[Source records]
──────────
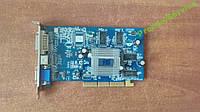 Видеокарта Radeon 9250 128Mb 128-bit AGP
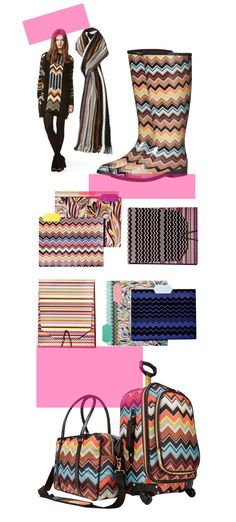 Managed to snag a pair of Missoni for Target pumps this morning (the ones the model is wearing top left).  There was straight up mayhem...snatching items from the Target Employees, name-calling...etc.  I was there at 9:00 and the whole store was wiped out.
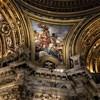 Sant'Agnese in Agone, malowidło w pendentywach Sprawiedliwość i Pokój, Baciccio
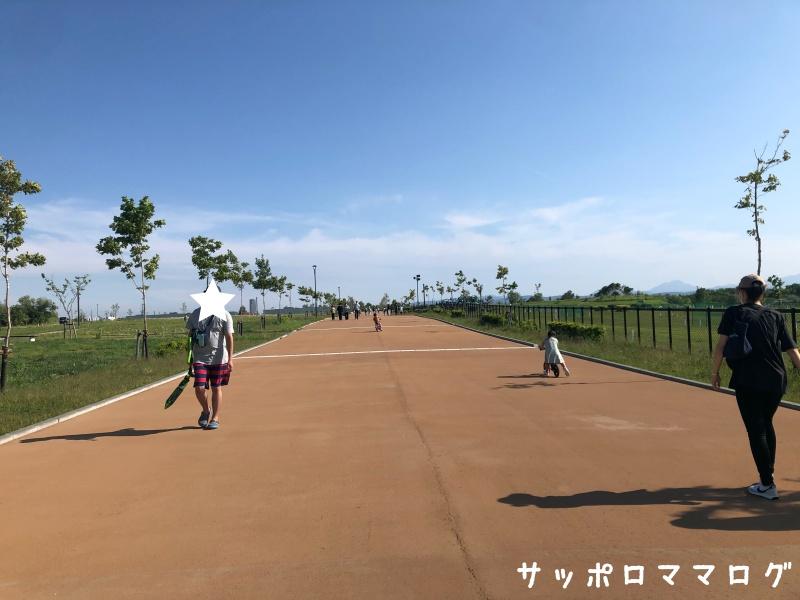 厚別山本公園遊具広場まで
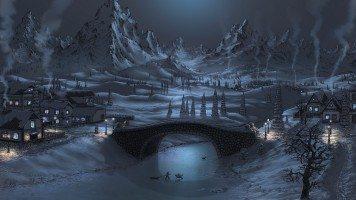 Winter-in-the-village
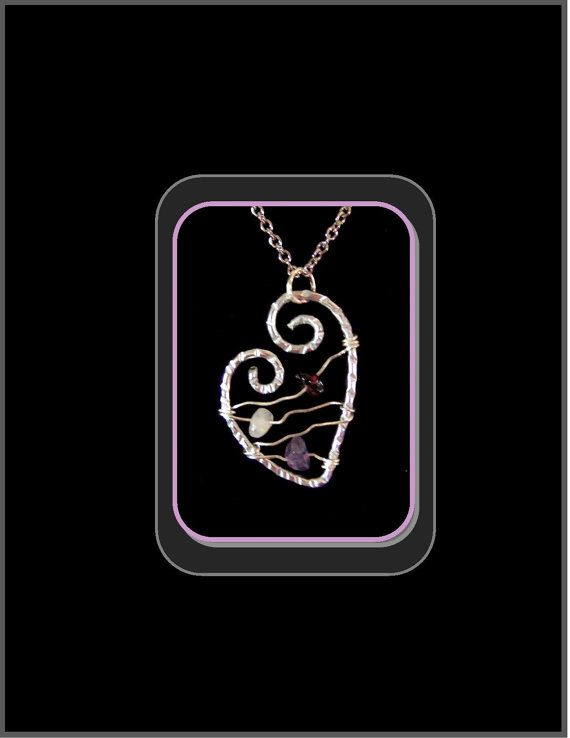 Healing Heart Necklace Inner Peace attract by RosesWireArtJewelrY, $38.00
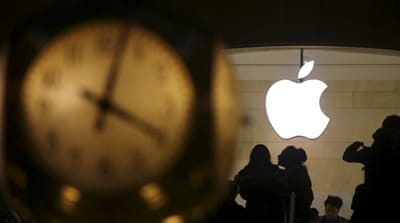 Has Ireland given illegal tax incentives to Apple?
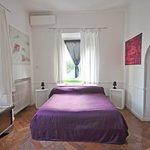 Double room deluxe / Interior view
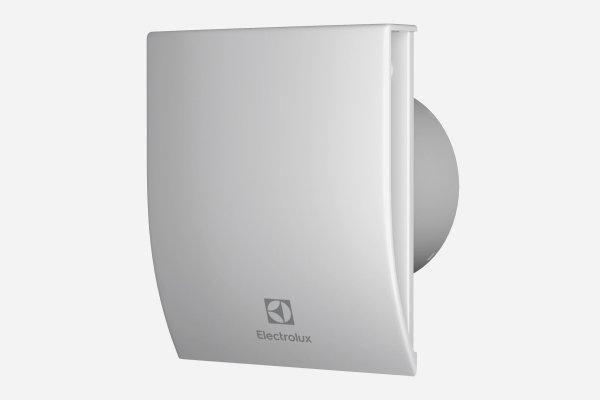Вентилятор Electrolux Eaf-150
──────────
• _Exercise requirements_
Print the lines from the one holding "Winter-in-the-village" through the last line of the records, word for word, and omit the pictures.

• _Response_
 Winter-in-the-village
 Healing Heart Necklace Inner Peace attract by RosesWireArtJewelrY, $38.00
 Has Ireland given illegal tax incentives to Apple?
 Double room deluxe / Interior view
Вентилятор Electrolux Eaf-150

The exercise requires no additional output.